As such, experience economy is often presented as a way for industrialised countries to re-gain the competitive advantage lost with the relocation of production activities to developing countries: they argue that experience requires an advanced design and planning activity that can only be performed in developed countries (with technology, cinema, and other media) and anyway is strictly linked to the culture of the receivers, therefore it is strongly dependent on the market location (and the biggest markets for experience-based industry are still western countries).

In this sense experience economy is event based: the event is the product to be sold to users in the experience economy. Users are passive receivers of the event proposals

This is a top-down interpretation of the term, which is based on a dichotomy service provider/served client. Of course this perspective is also based on the direct involvement of the served client in the development of the experience, but the characteristics of being event-based, or ephemeral, is recurrent in several experience-based services and activities.

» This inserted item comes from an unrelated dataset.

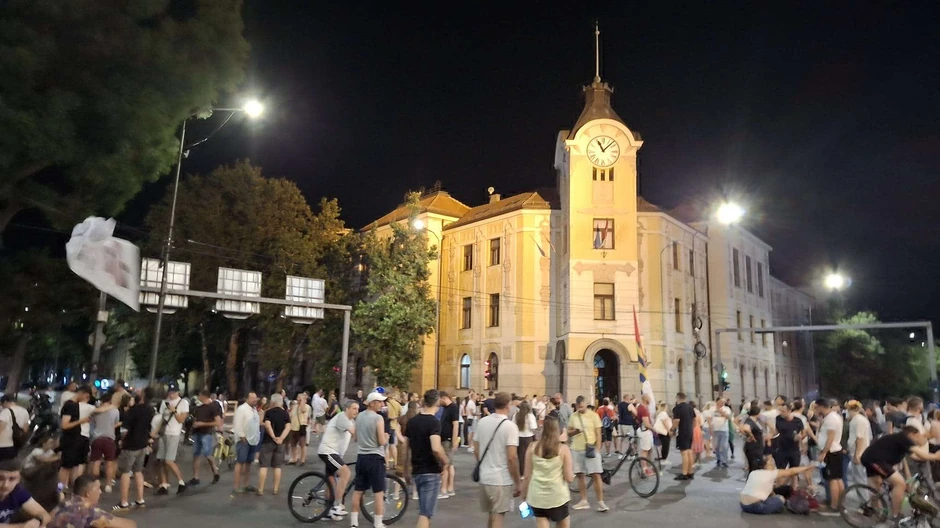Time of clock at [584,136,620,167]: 11:07
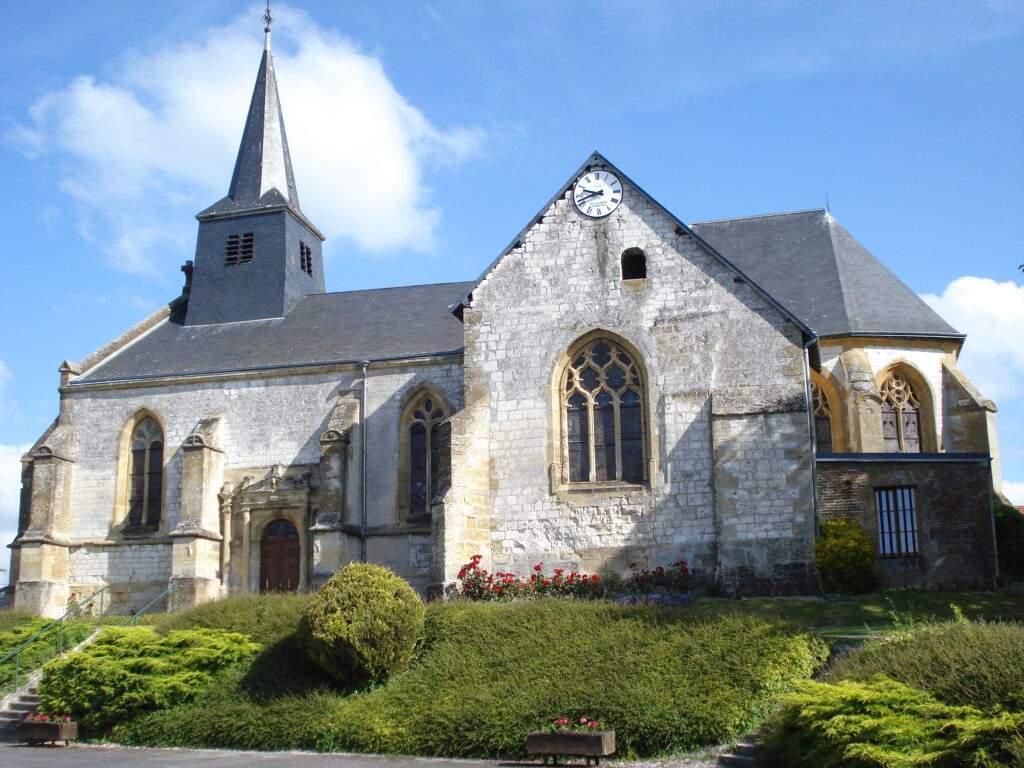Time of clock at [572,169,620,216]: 9:42
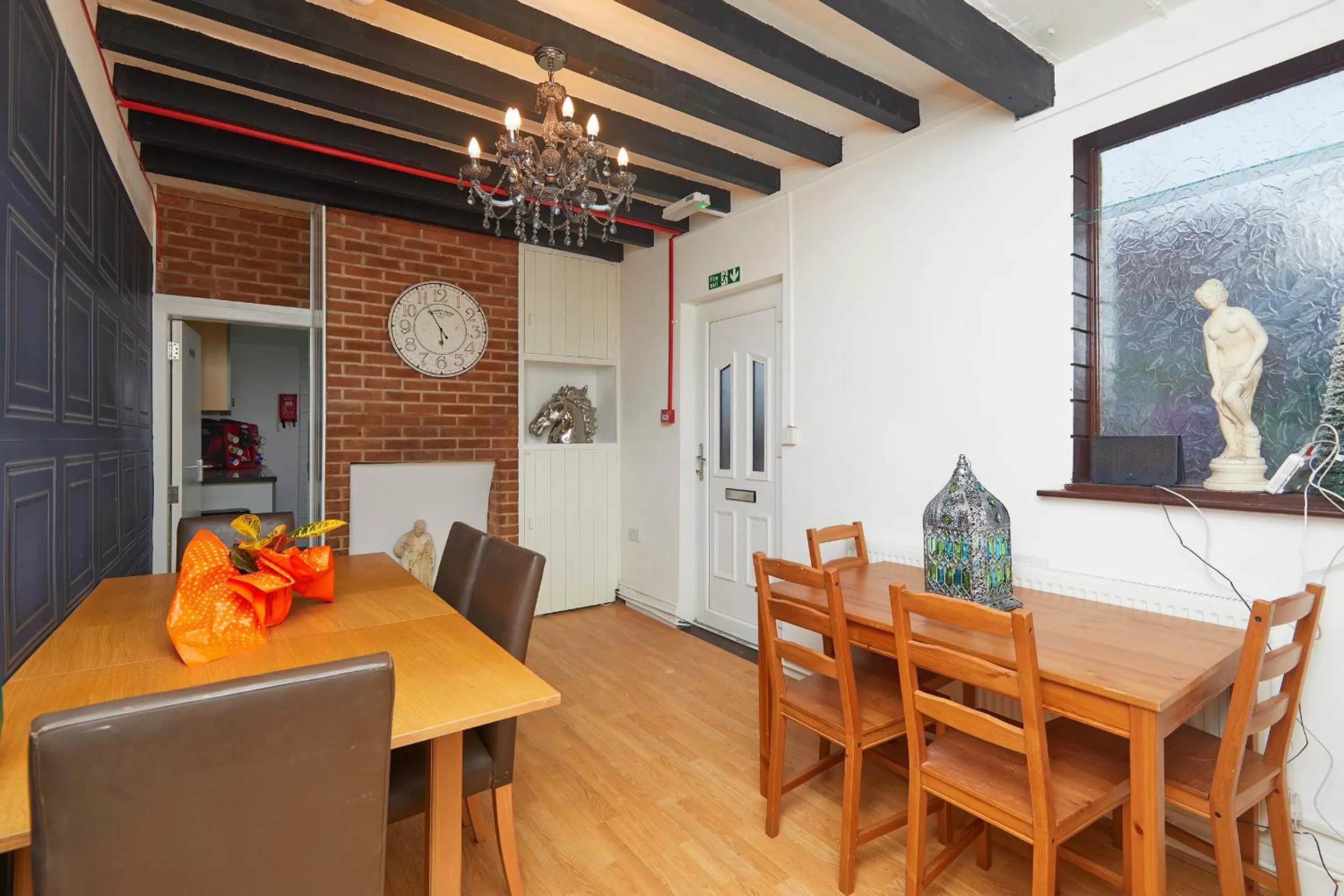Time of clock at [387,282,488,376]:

Although this view may have a strong economic foundation I would also consider an alternative perspective that starts from a different idea of what experience is. I am thinking of a bottom-up approach that focus on the true meaning of the word: experience, from ex-perire, that means to try, to get knowledge about something through direct involvement. For this reason a bottom-up approach should start from the assumption that users are in fact an active part of the process, not just spectators.

Furthermore the term experience refers to an activity that generates knowledge, in this sense any activity that implies direct involvement is experience, not just a special event organised by someone else. For this reason experience should be considered our everyday life, rather than a special event.

Is this a basis for an economical development? Is there anyone that could develop a profitable business out of this perspective? Probably not, because the term concerns an aspect of our life that we should be able to manage by ourselves. Yet, if we look at our life, we realised that many activities of our daily life could have been perfomed by ourselves, instead we ask for help from someone else, often (more and more often) from someone we pay for help. Our economic system, based on an invasive diffusion of products and technologies that have replaced several activities perfomed by ourselves is making us unable to perform basic functions and we need a help. Among such functions there are also social functions, such as talking with new people, visiting friends, knowing the right person. An opportunity emerges, whether it is acceptable to put it in business terms or not, to support people in recovering such daily functions, also considering that the lost capabilities to perform such functions are in fact implying a personal and social cost that must be paid.

In Amartia Sen’s terms (Sen 1985; Sen 1999) when we start missing the capabilities to use our own resources for get to our desired results (Functionings) we are in fact decreasing our well-being, therefore a socio-cultural system that makes us more and more dependent on external help to perform the most basic experience-related functions we are in fact decreasing our well being. From this perspective the experience economy may be no longer seen as an area of opportunities, but rather as a question that requires urgent social and cultural intervention, even at the level of public institutions.

In those terms experience economy may seem much less attractive to business and design, but I am convinced that, even in this perspective (or possibly especially in this perspective), huge possibilities for innovation can be discovered.

Sen, A. (1985). Well-Being, Agency and Freedom: The Dewey Lectures 1984, Journal of Philosophy, Inc. 82: 169-221.

Sen, A. K. (1999). Development as freedom. New York, Knopf.